A run of records:
++++++++
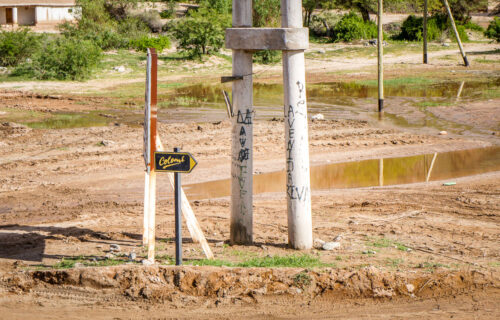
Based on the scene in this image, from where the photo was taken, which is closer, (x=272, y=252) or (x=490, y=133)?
(x=272, y=252)

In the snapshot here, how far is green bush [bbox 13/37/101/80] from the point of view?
29.5m

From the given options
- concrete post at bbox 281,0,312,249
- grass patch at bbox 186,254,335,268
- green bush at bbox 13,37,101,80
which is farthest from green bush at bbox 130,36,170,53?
grass patch at bbox 186,254,335,268

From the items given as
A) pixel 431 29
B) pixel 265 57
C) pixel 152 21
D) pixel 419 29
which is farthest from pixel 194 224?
pixel 152 21

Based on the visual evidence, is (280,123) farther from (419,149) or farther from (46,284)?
(46,284)

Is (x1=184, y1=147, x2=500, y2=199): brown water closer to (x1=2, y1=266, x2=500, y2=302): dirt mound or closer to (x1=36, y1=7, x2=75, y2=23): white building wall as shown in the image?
(x1=2, y1=266, x2=500, y2=302): dirt mound

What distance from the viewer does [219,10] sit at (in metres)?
44.5

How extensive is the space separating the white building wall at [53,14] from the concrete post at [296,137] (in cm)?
4543

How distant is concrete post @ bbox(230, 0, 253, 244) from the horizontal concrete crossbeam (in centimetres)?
22

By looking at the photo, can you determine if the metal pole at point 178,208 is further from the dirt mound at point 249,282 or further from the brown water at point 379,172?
the brown water at point 379,172

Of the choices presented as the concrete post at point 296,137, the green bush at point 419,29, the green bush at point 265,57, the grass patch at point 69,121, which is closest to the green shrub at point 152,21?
the green bush at point 265,57

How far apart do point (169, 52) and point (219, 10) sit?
299 inches

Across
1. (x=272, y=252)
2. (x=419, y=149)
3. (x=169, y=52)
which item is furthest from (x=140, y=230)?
(x=169, y=52)

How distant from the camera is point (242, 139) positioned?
8922 millimetres

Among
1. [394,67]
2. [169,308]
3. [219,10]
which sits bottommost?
[169,308]
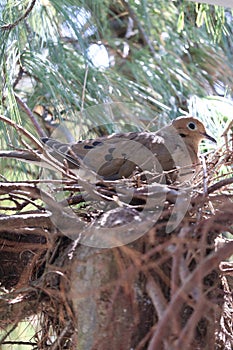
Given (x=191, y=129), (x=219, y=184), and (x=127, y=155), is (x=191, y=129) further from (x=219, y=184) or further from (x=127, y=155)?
(x=219, y=184)

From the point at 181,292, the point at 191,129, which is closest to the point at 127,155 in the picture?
the point at 191,129

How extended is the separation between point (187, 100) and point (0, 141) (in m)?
1.14

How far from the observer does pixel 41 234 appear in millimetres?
1872

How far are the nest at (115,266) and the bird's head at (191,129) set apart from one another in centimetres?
78

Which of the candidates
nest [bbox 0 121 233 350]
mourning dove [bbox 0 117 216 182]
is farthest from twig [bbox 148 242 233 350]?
mourning dove [bbox 0 117 216 182]

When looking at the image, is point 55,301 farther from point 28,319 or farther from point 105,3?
point 105,3

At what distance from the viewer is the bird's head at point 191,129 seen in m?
2.65

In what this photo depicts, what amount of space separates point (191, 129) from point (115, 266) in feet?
3.90

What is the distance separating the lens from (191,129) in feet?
8.79

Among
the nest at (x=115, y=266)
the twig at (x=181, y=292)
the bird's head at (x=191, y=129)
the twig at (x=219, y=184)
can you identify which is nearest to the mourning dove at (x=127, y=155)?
the bird's head at (x=191, y=129)

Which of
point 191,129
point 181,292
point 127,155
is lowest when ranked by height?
point 181,292

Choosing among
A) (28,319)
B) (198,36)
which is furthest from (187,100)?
(28,319)

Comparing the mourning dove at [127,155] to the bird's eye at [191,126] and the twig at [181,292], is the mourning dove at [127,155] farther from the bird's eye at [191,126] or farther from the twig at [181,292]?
the twig at [181,292]

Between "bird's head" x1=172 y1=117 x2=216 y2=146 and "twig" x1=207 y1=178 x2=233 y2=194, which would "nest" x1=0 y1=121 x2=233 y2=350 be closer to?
"twig" x1=207 y1=178 x2=233 y2=194
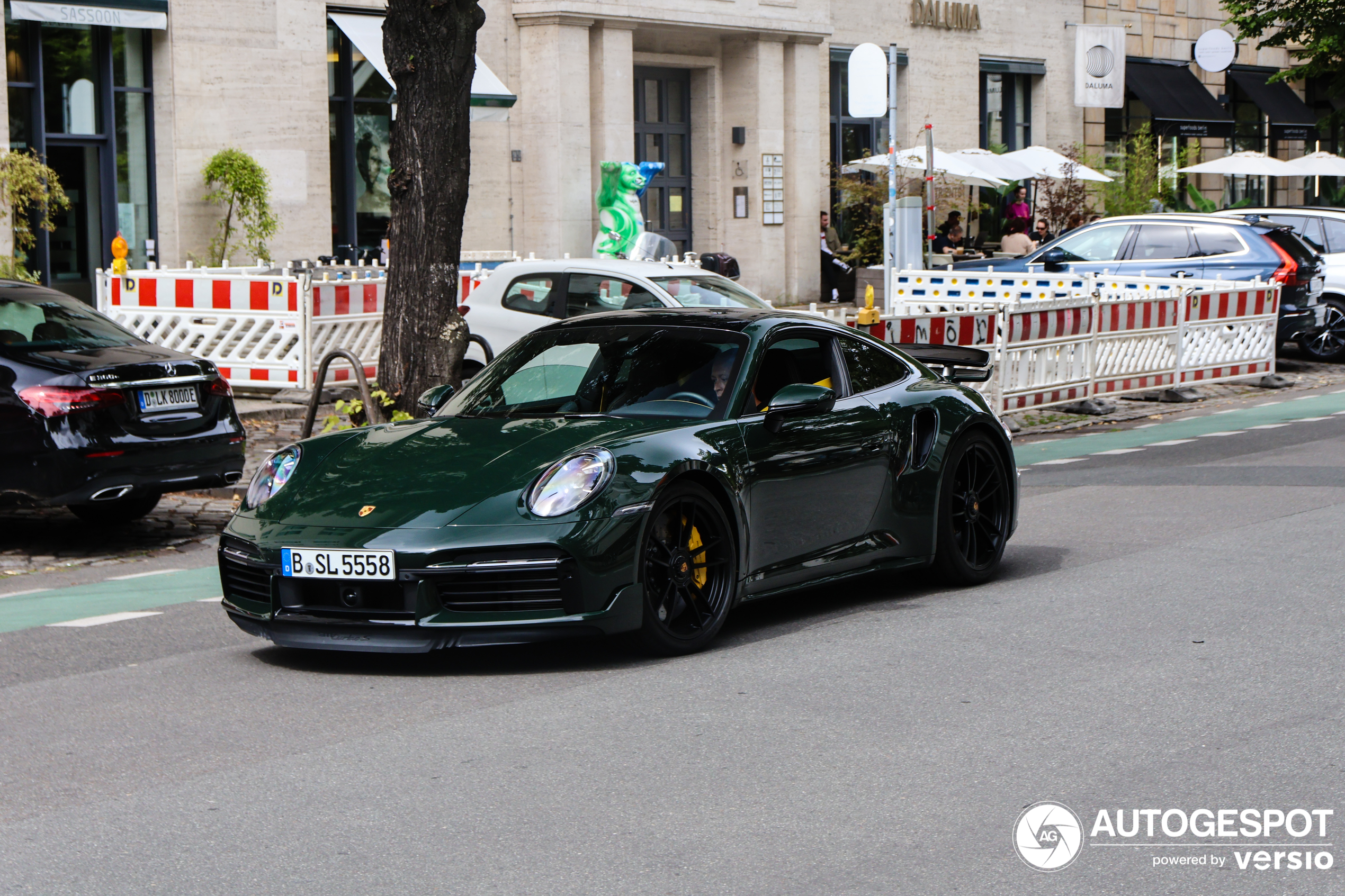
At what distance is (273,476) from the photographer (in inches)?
++++++++
Work to do =
Quote exactly, and only, the lines from the line containing "In what this" through the final line of the records above, both included, omitting any pictures.

Finished answer =
In what this photo depicts, what amount of space separates point (191, 129) from point (115, 266) in feet?
3.90

What is the distance separating the lens from (191,129) in feet?
8.79

Among
the nest at (x=115, y=266)
the twig at (x=181, y=292)
the bird's head at (x=191, y=129)
the twig at (x=219, y=184)
can you identify which is nearest to the mourning dove at (x=127, y=155)?
the bird's head at (x=191, y=129)

Which of
point 191,129
point 181,292
point 127,155
is lowest when ranked by height?
point 181,292

Choosing among
A) (28,319)
B) (198,36)
which is furthest from (187,100)?
(28,319)

Comparing the mourning dove at [127,155] to the bird's eye at [191,126] and the twig at [181,292], is the mourning dove at [127,155] farther from the bird's eye at [191,126] or farther from the twig at [181,292]?
the twig at [181,292]

Between "bird's head" x1=172 y1=117 x2=216 y2=146 and "twig" x1=207 y1=178 x2=233 y2=194, which would "nest" x1=0 y1=121 x2=233 y2=350 be closer to?
"twig" x1=207 y1=178 x2=233 y2=194
At what distance is (273,476) from the photographer (in inches)?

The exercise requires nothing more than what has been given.